Today, conservation and preservation of historical monuments are among the top cultural responsibilities of the Free State of Bavaria
Particularly in times of significantly grown public awareness with regard to the protection of natural resources, preserving our common heritage of architectural and ground monuments has become more important than ever.
The Bavarian Constitution provides for a high degree of protection and conservation of monuments and obliges each individual as well as the state to protect and conserve all natural and cultural treasures. On October 1st, 1973, the Bayerisches Denkmalschutzgesetz (Bavarian Law for the Protection and Preservation of Monuments) entered into force. It has exceptionally boosted cultural heritage preservation in our state.

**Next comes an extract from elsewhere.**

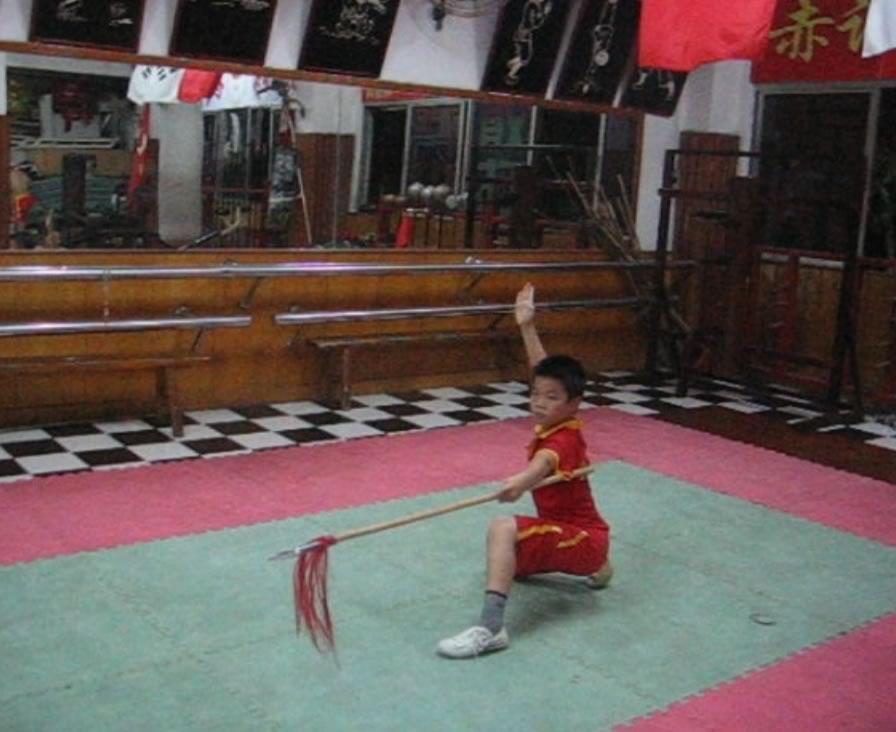 qiangshu11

Matters regarding cultural heritage preservation are no longer discussed exclusively among a small number of experts, but are now dealt with by citizens from all of Bavaria's regions and from diverse professional backgrounds. Cultural heritage preservation has become democratic. This fact is also proven to be true by the countless number of volunteers, who dedicate their free time by helping out in clubs, associations and citizens’ initiatives to preserve local heritage.
The term "cultural heritage preservation" itself has changed over the course of time and is no longer primarily confined to art-historically significant palaces or impressive churches. A simple private town-house or an ordinary farm house as well as architectural testimony relevant to the history of craft and technology can also be considered to be monuments. In this context, it is always essential that these buildings serve as examples to clarify or illustrate the past.
In Bavaria, there are approximately 120,000 architectural monuments and more than 45,000 registered ground monuments.
Das Bayerische Landesamt für Denkmalpflege - The Bavarian Office for the Conservation of Historical Monuments is the main authority dealing with monument conservation within the Free State.